The civil rights of Black men have been under attack for years, with the Trayvon Martin case bringing to America’s attention that, once again, all things are not equal in the “Land of the Free.” The latest in the round of barrages against African-American men, especially those in urban environs, took place in the Supreme Court this morning.
Today, the Supreme Court ruled, via a 5-4 vote, that invasive strip searches in jail are a necessary component in maintaining safety and security in both male and female prisons. Some see this as a direct violation of privacy rights. With the High Court’s vote, it immediately struck down a challenge from Albert Florence, a Black man who argued that the strip search was illegal and unconstitutional. Florence and his legal team fought to no avail, with the court majority stating the difficulty jail officials have of determining how dangerous a criminal may be.

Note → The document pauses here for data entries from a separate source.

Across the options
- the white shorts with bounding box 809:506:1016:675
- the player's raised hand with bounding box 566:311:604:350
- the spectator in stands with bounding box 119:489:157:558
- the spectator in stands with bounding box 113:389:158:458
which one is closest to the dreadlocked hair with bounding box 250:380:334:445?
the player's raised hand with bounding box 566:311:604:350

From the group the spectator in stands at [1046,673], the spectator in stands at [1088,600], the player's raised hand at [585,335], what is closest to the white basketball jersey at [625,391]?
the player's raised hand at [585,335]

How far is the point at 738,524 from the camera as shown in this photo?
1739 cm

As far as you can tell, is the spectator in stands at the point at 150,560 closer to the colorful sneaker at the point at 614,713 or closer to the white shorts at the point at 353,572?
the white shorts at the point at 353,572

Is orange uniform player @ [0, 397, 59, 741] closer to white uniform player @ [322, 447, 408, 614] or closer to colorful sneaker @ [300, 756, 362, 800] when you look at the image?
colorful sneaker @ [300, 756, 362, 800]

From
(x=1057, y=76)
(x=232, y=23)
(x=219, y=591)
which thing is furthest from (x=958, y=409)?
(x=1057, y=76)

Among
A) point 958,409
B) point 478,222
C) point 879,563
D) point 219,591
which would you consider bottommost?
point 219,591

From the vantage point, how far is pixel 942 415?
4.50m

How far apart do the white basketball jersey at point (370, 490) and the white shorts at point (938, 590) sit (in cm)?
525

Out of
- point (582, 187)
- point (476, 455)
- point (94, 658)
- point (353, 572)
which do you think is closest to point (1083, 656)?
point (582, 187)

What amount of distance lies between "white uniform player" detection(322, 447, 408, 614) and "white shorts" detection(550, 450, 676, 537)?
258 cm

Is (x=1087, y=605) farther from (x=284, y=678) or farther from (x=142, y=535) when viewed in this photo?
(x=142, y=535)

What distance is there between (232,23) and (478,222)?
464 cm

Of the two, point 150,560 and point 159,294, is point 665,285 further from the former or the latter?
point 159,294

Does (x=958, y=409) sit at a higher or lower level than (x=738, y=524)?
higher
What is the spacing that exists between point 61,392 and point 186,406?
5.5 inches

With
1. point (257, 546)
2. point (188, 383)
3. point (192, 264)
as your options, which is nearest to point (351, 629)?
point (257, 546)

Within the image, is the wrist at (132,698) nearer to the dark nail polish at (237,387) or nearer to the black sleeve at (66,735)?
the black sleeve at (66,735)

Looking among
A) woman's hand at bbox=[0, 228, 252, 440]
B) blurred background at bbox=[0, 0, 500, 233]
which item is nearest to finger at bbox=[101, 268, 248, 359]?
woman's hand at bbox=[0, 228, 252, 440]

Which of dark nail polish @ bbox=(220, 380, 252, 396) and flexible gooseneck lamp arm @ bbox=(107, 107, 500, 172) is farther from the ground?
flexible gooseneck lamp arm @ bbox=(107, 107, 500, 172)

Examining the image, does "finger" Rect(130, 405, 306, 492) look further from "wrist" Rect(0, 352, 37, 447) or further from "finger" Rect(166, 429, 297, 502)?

The irony of Florence’s case was that he wasn’t even in the wrong. In 2005, he and his wife were stopped by a New Jersey state trooper who then arrested Florence for an unpaid fine although he actually did pay what he owed. Subjected to two strip searches and stints in two county jails over six days, Florence was released with little apology from the New Jersey cops who failed to correctly update his records over a minor issue. In effect, the high court’s ruling today simply states even those with minor offenses should be treated like the most heinous criminals in the land.